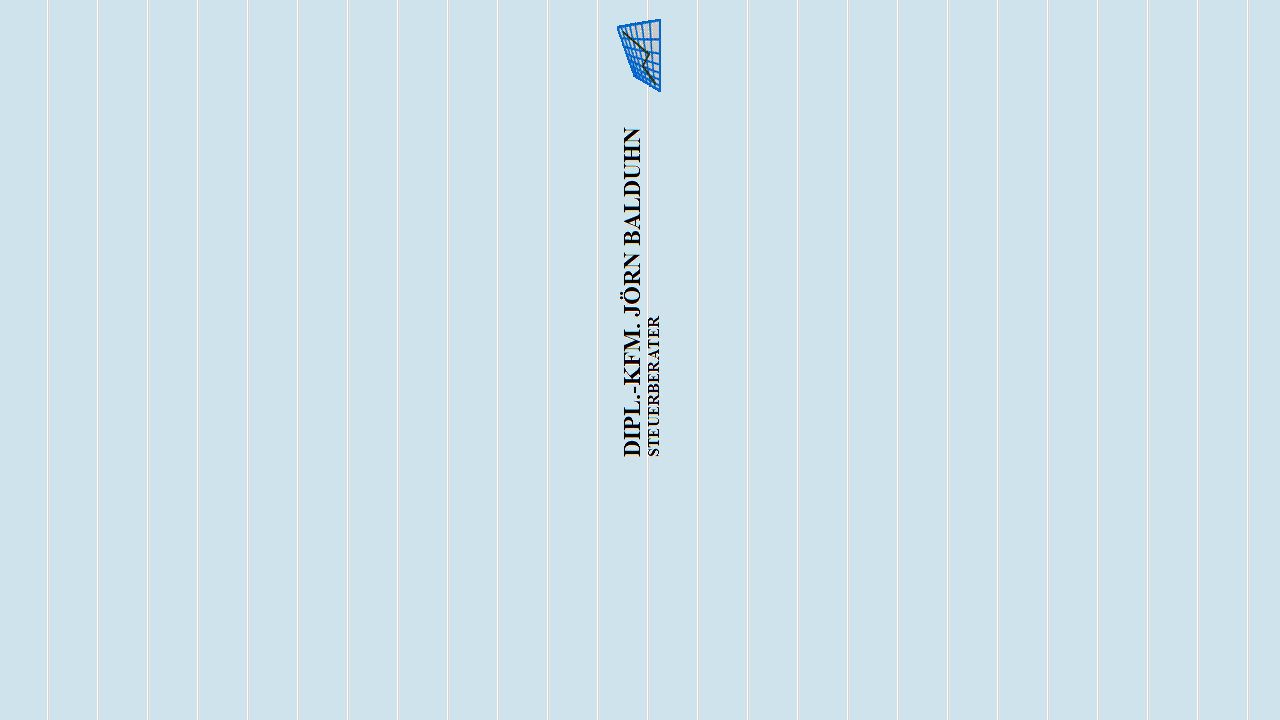

--- FILE ---
content_type: text/html
request_url: http://stb-winsen.de/Home/left_stb.html
body_size: 748
content:

<!DOCTYPE HTML PUBLIC "-//W3C//DTD HTML 4.01 Transitional//EN">
<HTML>
<HEAD>
<TITLE>Steuerberatungskanzlei Jörn Balduhn</TITLE>
<META HTTP-EQUIV="Content-Type" CONTENT="text/html; charset=ISO-8859-1">
<META NAME="Author" CONTENT="reichel-com webdesign">
<META NAME="Generator" CONTENT="REICHEL-COM____Tel.: 05191 / 97 99 98">
<META NAME="Keywords"
 CONTENT="steuerberater winsen luhe balduhn buckbesch finanzbuchhaltung 
lohnbuchhaltung   
anlagenbuchhaltung Finanzierungsfragen  Organisationsberatung Bewertung steuer  allgemeine Revision Jahresabschlüss Kapitalgesellschaft Steuerplanung zur Senkung der Steuer Winsen Luhe Winsen-Luhe">
<BASE TARGET="_parent">
</HEAD>
<BODY BGCOLOR="#CFE3ED" BACKGROUND="../Home/LRback.gif" TEXT="#000000" STYLE="text-align: center; margin: 0px;">
    <CENTER>
    <TABLE BORDER="0" CELLSPACING="0" CELLPADDING="0">
        <TR>
            <TD>
                <TABLE BORDER="0" CELLSPACING="0" CELLPADDING="0" WIDTH="48">
                    <TR VALIGN="TOP" ALIGN="LEFT">
                        <TD HEIGHT="19"></TD>
                    </TR>
                    <TR VALIGN="TOP" ALIGN="LEFT">
                        <TD HEIGHT="442" WIDTH="48"><IMG ID="Bild7" HEIGHT="442" WIDTH="48" SRC="../Home/a_NameKlein02.gif" BORDER="0" ALT=""></TD>
                    </TR>
                </TABLE>
                </CENTER>
            </BODY>
            </HTML>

********************

▸ **Task details**
Should any entry above carry a picture, omit it and repeat everything else word for word.

▸ **Exercise answer**
--- FILE ---
content_type: text/html
request_url: http://stb-winsen.de/Home/left_stb.html
body_size: 748
content:

<!DOCTYPE HTML PUBLIC "-//W3C//DTD HTML 4.01 Transitional//EN">
<HTML>
<HEAD>
<TITLE>Steuerberatungskanzlei Jörn Balduhn</TITLE>
<META HTTP-EQUIV="Content-Type" CONTENT="text/html; charset=ISO-8859-1">
<META NAME="Author" CONTENT="reichel-com webdesign">
<META NAME="Generator" CONTENT="REICHEL-COM____Tel.: 05191 / 97 99 98">
<META NAME="Keywords"
 CONTENT="steuerberater winsen luhe balduhn buckbesch finanzbuchhaltung 
lohnbuchhaltung   
anlagenbuchhaltung Finanzierungsfragen  Organisationsberatung Bewertung steuer  allgemeine Revision Jahresabschlüss Kapitalgesellschaft Steuerplanung zur Senkung der Steuer Winsen Luhe Winsen-Luhe">
<BASE TARGET="_parent">
</HEAD>
<BODY BGCOLOR="#CFE3ED" BACKGROUND="../Home/LRback.gif" TEXT="#000000" STYLE="text-align: center; margin: 0px;">
    <CENTER>
    <TABLE BORDER="0" CELLSPACING="0" CELLPADDING="0">
        <TR>
            <TD>
                <TABLE BORDER="0" CELLSPACING="0" CELLPADDING="0" WIDTH="48">
                    <TR VALIGN="TOP" ALIGN="LEFT">
                        <TD HEIGHT="19"></TD>
                    </TR>
                    <TR VALIGN="TOP" ALIGN="LEFT">
                        <TD HEIGHT="442" WIDTH="48"><IMG ID="Bild7" HEIGHT="442" WIDTH="48" SRC="../Home/a_NameKlein02.gif" BORDER="0" ALT=""></TD>
                    </TR>
                </TABLE>
                </CENTER>
            </BODY>
            </HTML>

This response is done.